QUESTIONS:
1 – According to the QEMU commit message, which function restores Intel PMU registers to KVM?
2 – Print the part of the QEMU commit message starting with "commit 4c7f05232cd1db5db114d36be2b210d24f1b9ad3" and going on through "to AMD processors.".
3 – Translate this sentence from the QEMU commit message into Spanish: "However, there is no support for AMD PMU registers."

READING TEXT:
● ● ● ●
Dev news

Commit 4c7f05232c for qemu.org

commit 4c7f05232cd1db5db114d36be2b210d24f1b9ad3
Author: Dongli Zhang <dongli.zhang@oracle.com>
Date:   Thu Jan 8 23:53:59 2026 -0800

    target/i386/kvm: reset AMD PMU registers during VM reset

    QEMU uses the kvm_get_msrs() function to save Intel PMU registers from KVM
    and kvm_put_msrs() to restore them to KVM. However, there is no support for
    AMD PMU registers. Currently, pmu_version and num_pmu_gp_counters are
    initialized based on cpuid(0xa), which does not apply to AMD processors.
● ● ● ●
SUPPLIED INFORMATION:
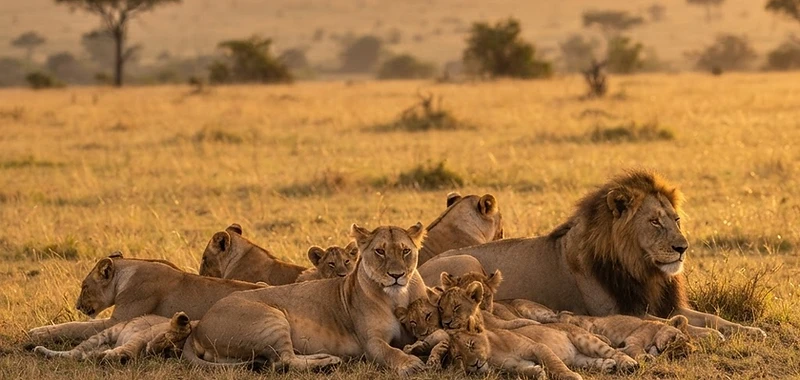 Samburu National Reserve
● ● ● ●
ANSWERS FOR THE TASKS:
1 – kvm_put_msrs()

2 –
commit 4c7f05232cd1db5db114d36be2b210d24f1b9ad3
Author: Dongli Zhang <dongli.zhang@oracle.com>
Date:   Thu Jan 8 23:53:59 2026 -0800

    target/i386/kvm: reset AMD PMU registers during VM reset

    QEMU uses the kvm_get_msrs() function to save Intel PMU registers from KVM
    and kvm_put_msrs() to restore them to KVM. However, there is no support for
    AMD PMU registers. Currently, pmu_version and num_pmu_gp_counters are
    initialized based on cpuid(0xa), which does not apply to AMD processors.

3 – Sin embargo, no existe compatibilidad con los registros de PMU de AMD.